16 March 2007

OOXML hoax 7: The binary blob

Regularly when OOXML is discussed it is referred to as a XML that can contain binary blob. In the past the Office 2003 XML formats did indeed contains embedded binary date within the file. This of course due to the fact that this format consisted of a single XML file. With OOXML a big change is now that the binary embedded formats are put in the package as separate files.

So is binary data within XML a thing of the past.
No, not really, you can still find it here:
http://http://docs.oasis-open.org/office/v1.1/OS/OpenDocument-v1.1.pdf
Yes, right in the middle of the Opendocument.
It is called the office:binary-data element.
It refers to a base64 binary encoded element within the XML.

So why does no one ever mention that ODF can contain binary data within the XML ?

11 March 2007

OOXML hoax 6: ISO fasttracking requires a perfect format

In the Office document format war there is a lot of critique on the OOXML format specifications especially now that Ecma has submitted the format for ISO fasttracking.

It seems like many people do not understand the purpose of ISO fasttracking standardization. The fasttracking method is a standardization process to easily guide existing industry standards into an ISO standard. It is not meant for creating a new standard from scratch but to get existing technology which has a broad basis into ISO.

ISO standards are meant to be used and ISO has a pragmatic policy that it needs to provide standards that are have a market requirement. See also this post by Rick Jeliffe on ISO standards: http://www.oreillynet.com/xml/blog/2007/02/what_is_a_standard_at_iso_1.html
OOXML is a standard originating in the MS Office 2003 XML formats, SpreadsheetML, WordprocessingML and PresentationML, formats which first showed in the august 2000 Office XP beta.
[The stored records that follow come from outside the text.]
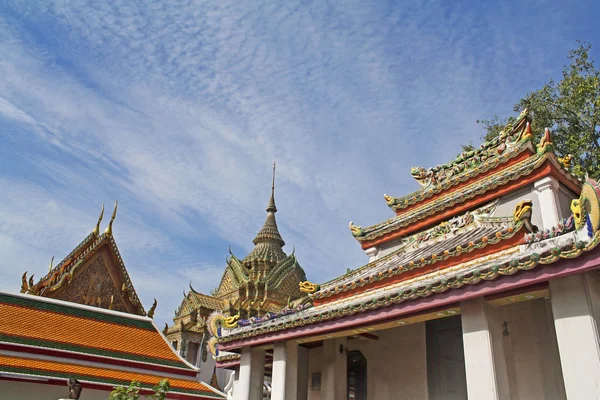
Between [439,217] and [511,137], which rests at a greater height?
[511,137]

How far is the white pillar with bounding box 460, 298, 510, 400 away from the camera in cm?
597

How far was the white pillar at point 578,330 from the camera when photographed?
16.9 feet

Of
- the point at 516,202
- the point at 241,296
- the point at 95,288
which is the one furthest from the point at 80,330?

This means that the formats are already well established in describing the features of Office documents. Important differences to those old formats in OOXML are the use of the Open Packaging Convention and the Markup Compatibility and Extensibility and putting embedded (binary) files in as separate files in the package and remove the binary content from the XML files. Also the OOXML specs old markup languages have been augmented to take tons of examples and a good structuring for implementation by using parent and child elements being defined everywhere. And finally the VML vector language format is being replaced by the new DrawingML format (although VML is kept in the spec for compatibility with the MS Office 2003 XML formats that used VML).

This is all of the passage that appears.